Download Labelled Datasets

Available Datasets

  • Content-based Categorized Dataset (996 labelled Arabic Web pages -- available below)
  • Dialect-labelled Dataset (will be available soon)

Content-based Categorized Dataset

To estimate the proportion of different Web page types in ArabicWeb16, we sampled 996 Web pages from the dataset and labeled them using CrowdFlower (check our SIGIR 2016 paper for details).

This dataset can be used for text classification research or any other related problems.

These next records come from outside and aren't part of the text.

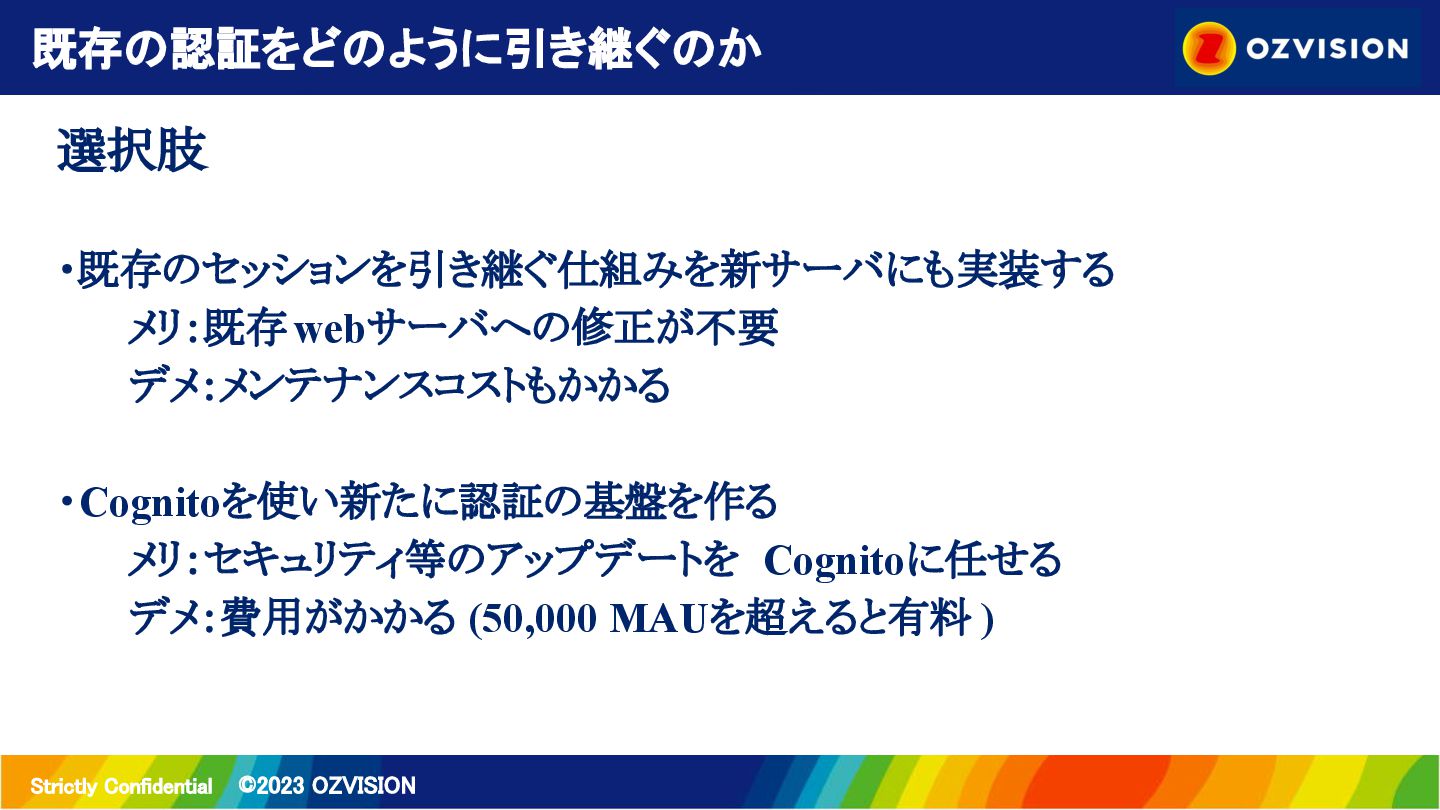 既存の認証をどのように引き継ぐのか

OZVISION

選択肢

・既存のセッションを引き継ぐ仕組みを新サーバにも実装する
メリ：既存 webサーバへの修正が不要
デメ：メンテナンスコストもかかる

・Cognitoを使い新たに認証の基盤を作る
メリ：セキュリティ等のアップデートを Cognitoに任せる
デメ：費用がかかる (50,000 MAUを超えると有料 )

Strictly Confidential ©2023 OZVISION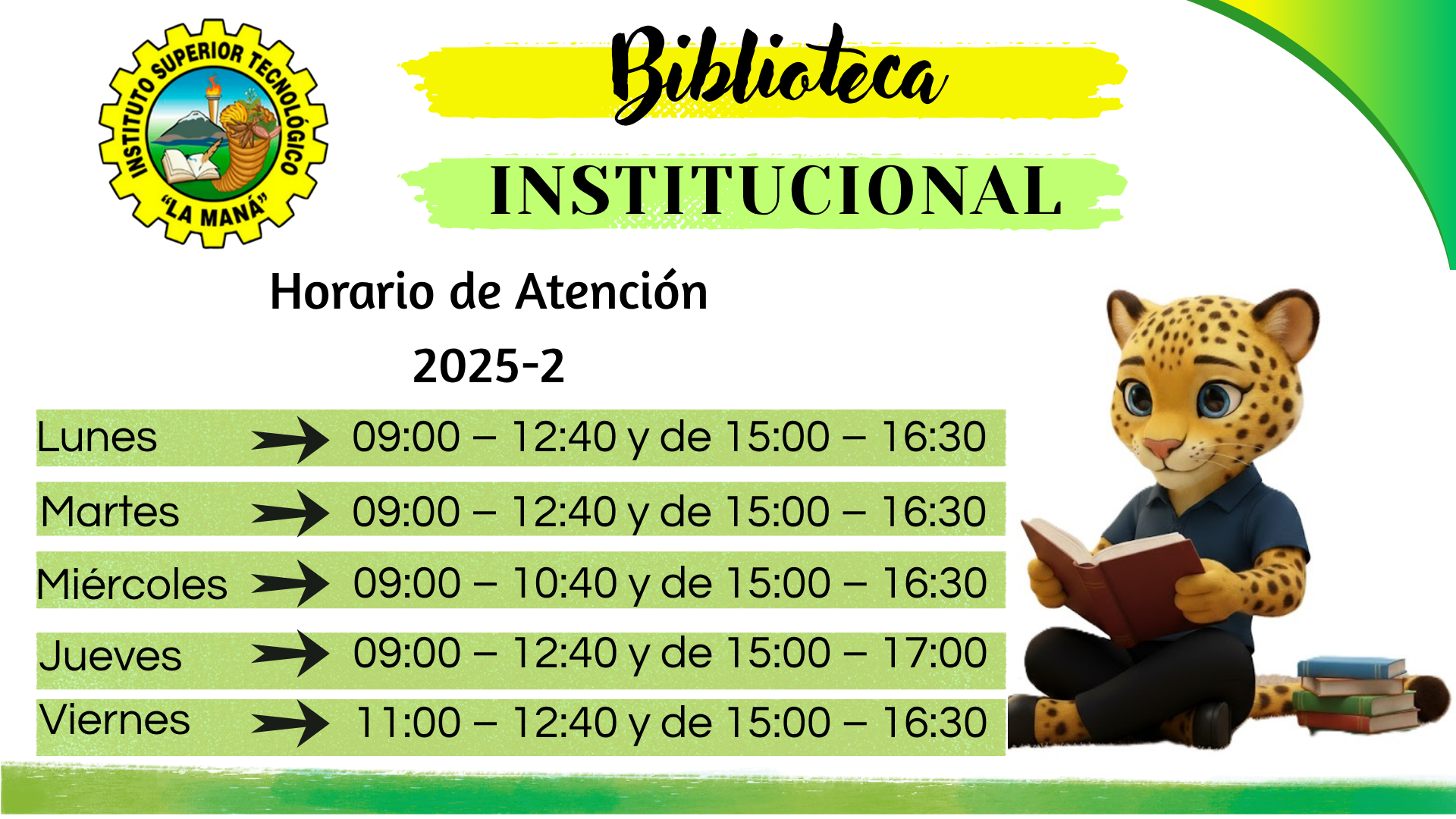 INSTITUTO SUPERIOR TECNOLÓGICO "LA MANÁ"

Biblioteca

INSTITUCIONAL

Horario de Atención

2025-2

Lunes → 09:00 – 12:40 y de 15:00 – 16:30

Martes → 09:00 – 12:40 y de 15:00 – 16:30

Miércoles → 09:00 – 10:40 y de 15:00 – 16:30

Jueves → 09:00 – 12:40 y de 15:00 – 17:00

Viernes → 11:00 – 12:40 y de 15:00 – 16:30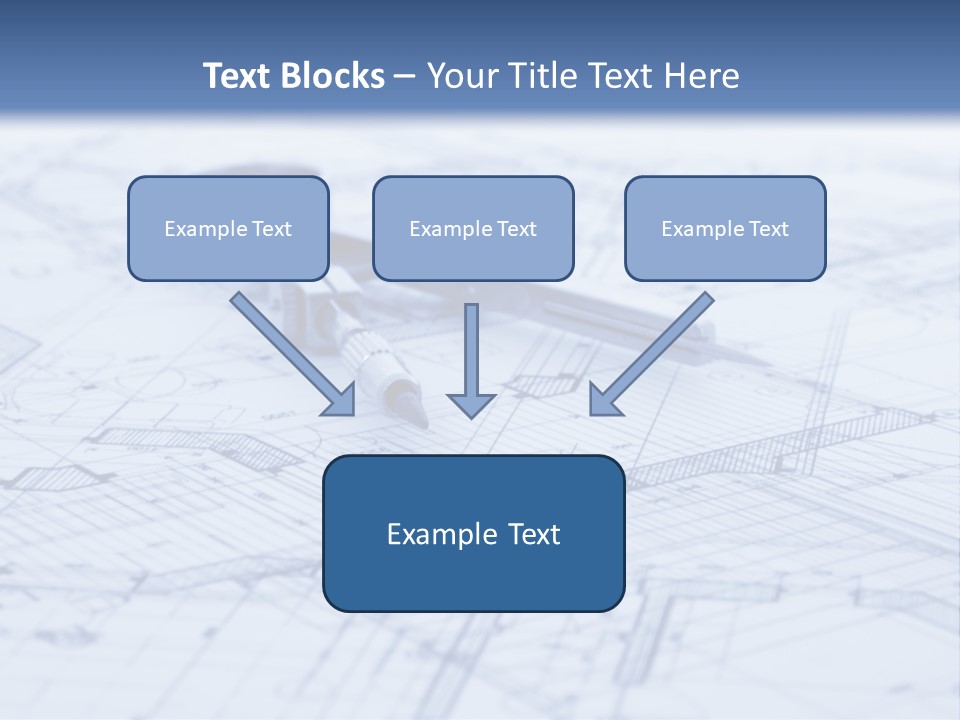 Text Blocks – Your Title Text Here

Example Text

Example Text

Example Text

Example Text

The categories of the Web pages are:

  • Informational: Web pages whose main purpose is to provide information (e.g., Wikipedia). Information can vary from scientific articles to event schedules.
  • Discussion & Opinion: Web pages with discussions, opinions, interviews, etc., often on social platforms.
  • News and Media: Web pages that provide different topics of news and articles from around the world.
  • Online Services: Web pages for online applications, or platforms for payment and shopping. These Web pages may list services or products to buy or use, user-guides, etc.
  • Organizational: Institutional Web pages describing owners’ interests, activities, news or services, etc.
  • Entertainment: Web pages with a main purpose to provide entertainment to users (e.g., games, movies).
  • Other: Web pages not fitting any of the above types.